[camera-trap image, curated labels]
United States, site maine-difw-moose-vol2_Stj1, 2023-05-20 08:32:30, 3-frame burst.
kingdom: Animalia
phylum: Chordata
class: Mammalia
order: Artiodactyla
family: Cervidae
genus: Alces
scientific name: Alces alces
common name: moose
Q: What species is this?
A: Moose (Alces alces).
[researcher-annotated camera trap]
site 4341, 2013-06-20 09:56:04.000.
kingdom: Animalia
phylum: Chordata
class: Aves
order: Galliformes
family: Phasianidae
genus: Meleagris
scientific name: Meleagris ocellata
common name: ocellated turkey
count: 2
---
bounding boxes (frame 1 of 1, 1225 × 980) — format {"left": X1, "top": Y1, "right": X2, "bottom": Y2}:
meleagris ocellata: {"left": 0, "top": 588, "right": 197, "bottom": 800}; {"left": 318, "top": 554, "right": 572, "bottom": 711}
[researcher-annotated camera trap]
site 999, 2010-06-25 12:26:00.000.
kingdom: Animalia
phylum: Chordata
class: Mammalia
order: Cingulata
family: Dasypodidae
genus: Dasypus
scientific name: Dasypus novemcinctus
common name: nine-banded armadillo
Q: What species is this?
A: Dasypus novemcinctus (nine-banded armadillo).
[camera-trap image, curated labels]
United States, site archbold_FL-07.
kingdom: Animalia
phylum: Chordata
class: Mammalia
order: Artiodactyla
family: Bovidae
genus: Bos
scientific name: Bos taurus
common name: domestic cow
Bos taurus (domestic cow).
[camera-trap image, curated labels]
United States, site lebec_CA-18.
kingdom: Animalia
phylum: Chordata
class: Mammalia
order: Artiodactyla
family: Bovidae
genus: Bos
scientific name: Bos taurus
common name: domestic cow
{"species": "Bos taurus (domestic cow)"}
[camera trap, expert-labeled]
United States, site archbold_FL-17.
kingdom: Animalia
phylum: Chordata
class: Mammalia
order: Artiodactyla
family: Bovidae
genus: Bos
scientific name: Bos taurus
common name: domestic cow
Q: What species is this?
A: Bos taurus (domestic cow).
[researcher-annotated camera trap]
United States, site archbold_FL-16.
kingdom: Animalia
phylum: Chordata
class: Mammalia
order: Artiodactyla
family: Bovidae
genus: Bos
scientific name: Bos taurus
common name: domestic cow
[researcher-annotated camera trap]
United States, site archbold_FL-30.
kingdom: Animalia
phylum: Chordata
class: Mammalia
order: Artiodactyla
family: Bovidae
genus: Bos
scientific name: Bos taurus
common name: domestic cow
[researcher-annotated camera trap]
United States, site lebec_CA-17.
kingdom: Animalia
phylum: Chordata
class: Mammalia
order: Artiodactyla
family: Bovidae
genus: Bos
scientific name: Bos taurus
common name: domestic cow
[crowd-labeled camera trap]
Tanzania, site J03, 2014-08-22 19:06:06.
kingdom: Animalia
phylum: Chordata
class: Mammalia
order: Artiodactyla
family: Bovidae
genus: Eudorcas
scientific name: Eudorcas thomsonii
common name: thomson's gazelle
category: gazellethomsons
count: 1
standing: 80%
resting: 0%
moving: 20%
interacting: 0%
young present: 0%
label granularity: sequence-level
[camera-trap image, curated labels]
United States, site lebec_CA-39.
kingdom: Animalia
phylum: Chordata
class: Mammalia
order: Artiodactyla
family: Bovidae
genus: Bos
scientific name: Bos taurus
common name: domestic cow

What the task asks:
All of the data is to be written out again, word for word.

Reply to the exercise:
[camera-trap image, curated labels]
United States, site maine-difw-moose-vol2_Stj1, 2023-05-20 08:32:30, 3-frame burst.
kingdom: Animalia
phylum: Chordata
class: Mammalia
order: Artiodactyla
family: Cervidae
genus: Alces
scientific name: Alces alces
common name: moose
Q: What species is this?
A: Moose (Alces alces).
[researcher-annotated camera trap]
site 4341, 2013-06-20 09:56:04.000.
kingdom: Animalia
phylum: Chordata
class: Aves
order: Galliformes
family: Phasianidae
genus: Meleagris
scientific name: Meleagris ocellata
common name: ocellated turkey
count: 2
---
bounding boxes (frame 1 of 1, 1225 × 980) — format {"left": X1, "top": Y1, "right": X2, "bottom": Y2}:
meleagris ocellata: {"left": 0, "top": 588, "right": 197, "bottom": 800}; {"left": 318, "top": 554, "right": 572, "bottom": 711}
[researcher-annotated camera trap]
site 999, 2010-06-25 12:26:00.000.
kingdom: Animalia
phylum: Chordata
class: Mammalia
order: Cingulata
family: Dasypodidae
genus: Dasypus
scientific name: Dasypus novemcinctus
common name: nine-banded armadillo
Q: What species is this?
A: Dasypus novemcinctus (nine-banded armadillo).
[camera-trap image, curated labels]
United States, site archbold_FL-07.
kingdom: Animalia
phylum: Chordata
class: Mammalia
order: Artiodactyla
family: Bovidae
genus: Bos
scientific name: Bos taurus
common name: domestic cow
Bos taurus (domestic cow).
[camera-trap image, curated labels]
United States, site lebec_CA-18.
kingdom: Animalia
phylum: Chordata
class: Mammalia
order: Artiodactyla
family: Bovidae
genus: Bos
scientific name: Bos taurus
common name: domestic cow
{"species": "Bos taurus (domestic cow)"}
[camera trap, expert-labeled]
United States, site archbold_FL-17.
kingdom: Animalia
phylum: Chordata
class: Mammalia
order: Artiodactyla
family: Bovidae
genus: Bos
scientific name: Bos taurus
common name: domestic cow
Q: What species is this?
A: Bos taurus (domestic cow).
[researcher-annotated camera trap]
United States, site archbold_FL-16.
kingdom: Animalia
phylum: Chordata
class: Mammalia
order: Artiodactyla
family: Bovidae
genus: Bos
scientific name: Bos taurus
common name: domestic cow
[researcher-annotated camera trap]
United States, site archbold_FL-30.
kingdom: Animalia
phylum: Chordata
class: Mammalia
order: Artiodactyla
family: Bovidae
genus: Bos
scientific name: Bos taurus
common name: domestic cow
[researcher-annotated camera trap]
United States, site lebec_CA-17.
kingdom: Animalia
phylum: Chordata
class: Mammalia
order: Artiodactyla
family: Bovidae
genus: Bos
scientific name: Bos taurus
common name: domestic cow
[crowd-labeled camera trap]
Tanzania, site J03, 2014-08-22 19:06:06.
kingdom: Animalia
phylum: Chordata
class: Mammalia
order: Artiodactyla
family: Bovidae
genus: Eudorcas
scientific name: Eudorcas thomsonii
common name: thomson's gazelle
category: gazellethomsons
count: 1
standing: 80%
resting: 0%
moving: 20%
interacting: 0%
young present: 0%
label granularity: sequence-level
[camera-trap image, curated labels]
United States, site lebec_CA-39.
kingdom: Animalia
phylum: Chordata
class: Mammalia
order: Artiodactyla
family: Bovidae
genus: Bos
scientific name: Bos taurus
common name: domestic cow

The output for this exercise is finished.